[[ Data for review open ]]
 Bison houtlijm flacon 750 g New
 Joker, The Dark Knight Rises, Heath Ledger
[[ Data for review closed ]]
[[ Data for review open ]]
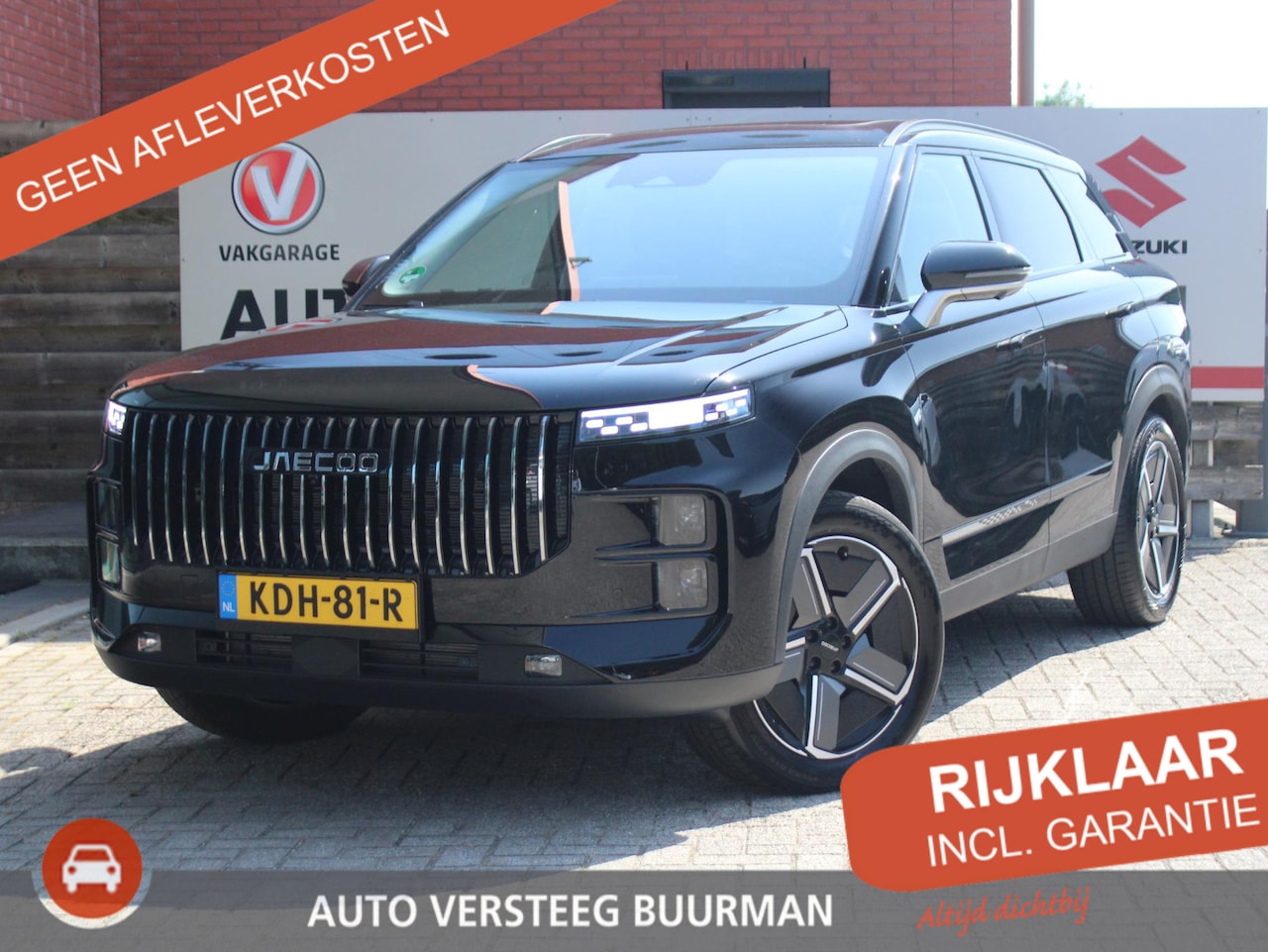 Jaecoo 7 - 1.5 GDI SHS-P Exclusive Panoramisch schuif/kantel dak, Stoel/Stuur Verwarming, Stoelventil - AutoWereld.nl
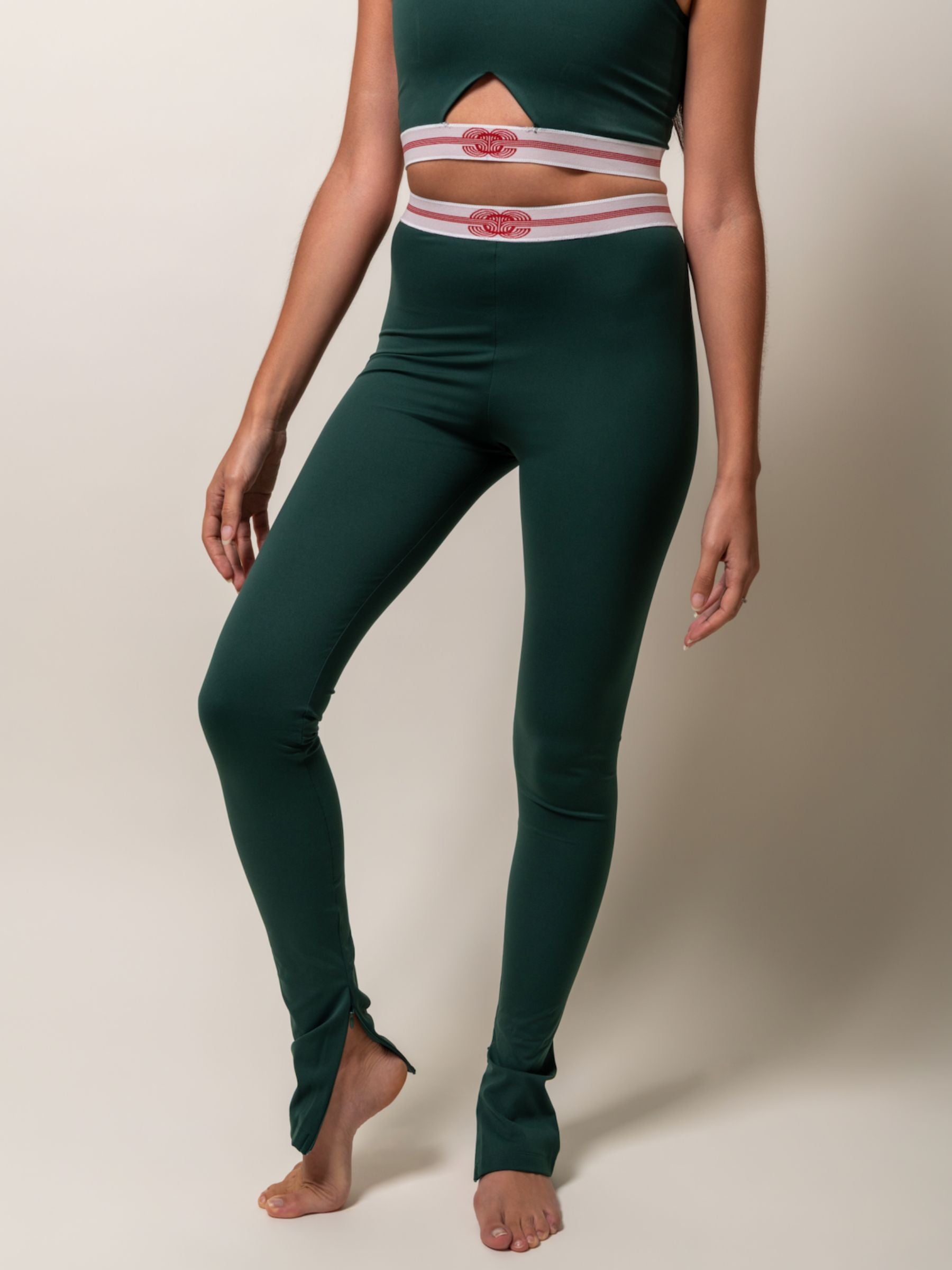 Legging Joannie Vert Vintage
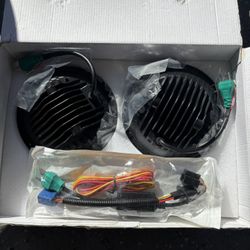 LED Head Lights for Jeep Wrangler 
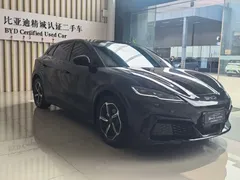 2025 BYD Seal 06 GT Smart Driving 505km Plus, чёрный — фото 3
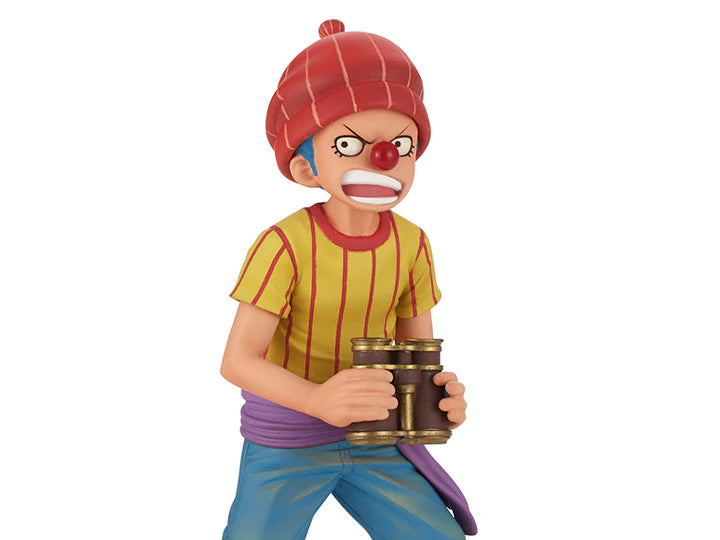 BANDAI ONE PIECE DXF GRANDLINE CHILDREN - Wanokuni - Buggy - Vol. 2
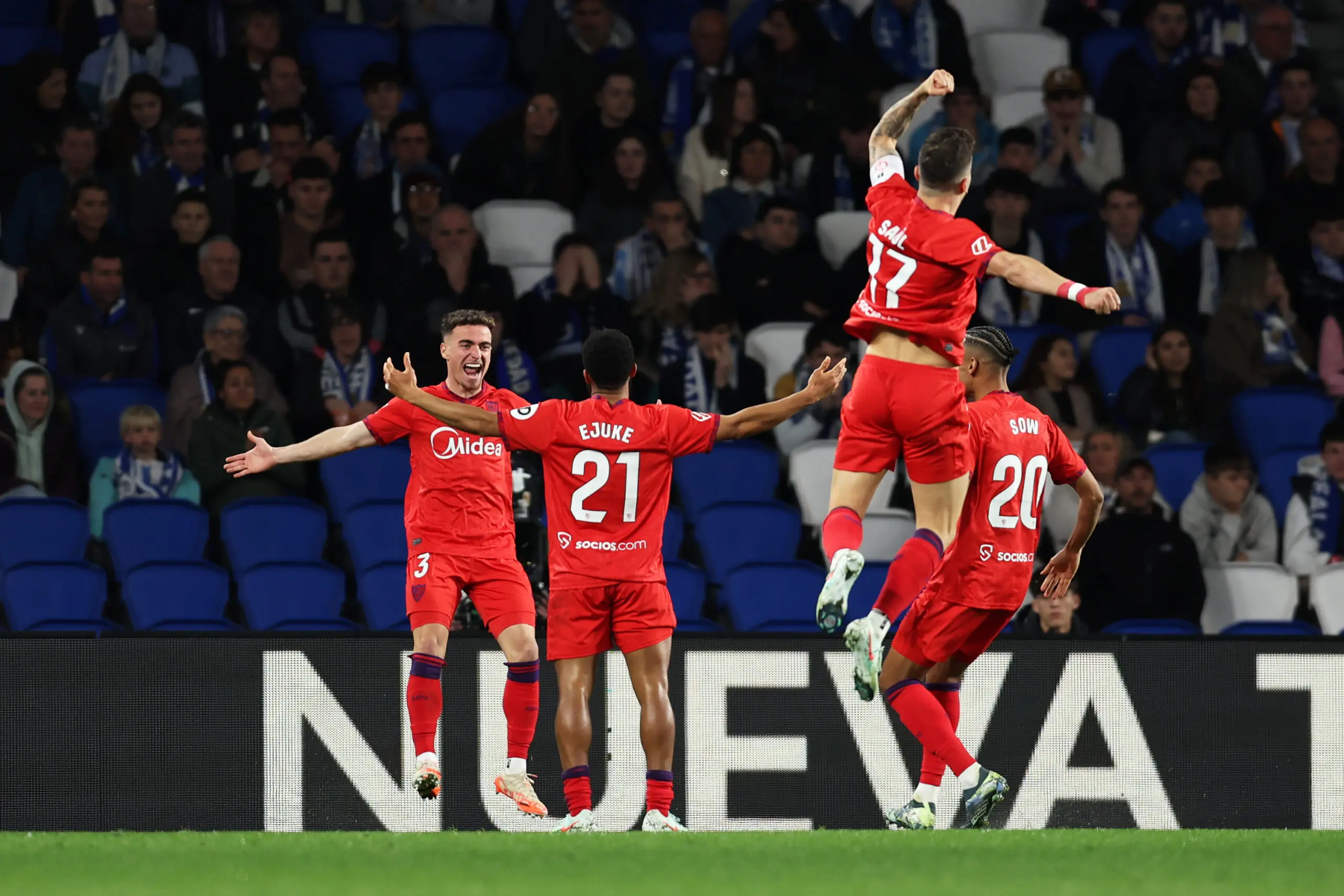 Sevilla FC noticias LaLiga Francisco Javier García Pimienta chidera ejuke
[[ Data for review closed ]]
### [Exercise details]
Please rewrite the lines starting at the one containing "Jaecoo 7 - 1.5" and ending at the one containing "Sevilla FC noticias", switching "Wrangler" to "Gladiator" and keeping everything else the same. Leave the pictures out.

### [Answer]
 Jaecoo 7 - 1.5 GDI SHS-P Exclusive Panoramisch schuif/kantel dak, Stoel/Stuur Verwarming, Stoelventil - AutoWereld.nl
 Legging Joannie Vert Vintage
 LED Head Lights for Jeep Gladiator 
 2025 BYD Seal 06 GT Smart Driving 505km Plus, чёрный — фото 3
 BANDAI ONE PIECE DXF GRANDLINE CHILDREN - Wanokuni - Buggy - Vol. 2
 Sevilla FC noticias LaLiga Francisco Javier García Pimienta chidera ejuke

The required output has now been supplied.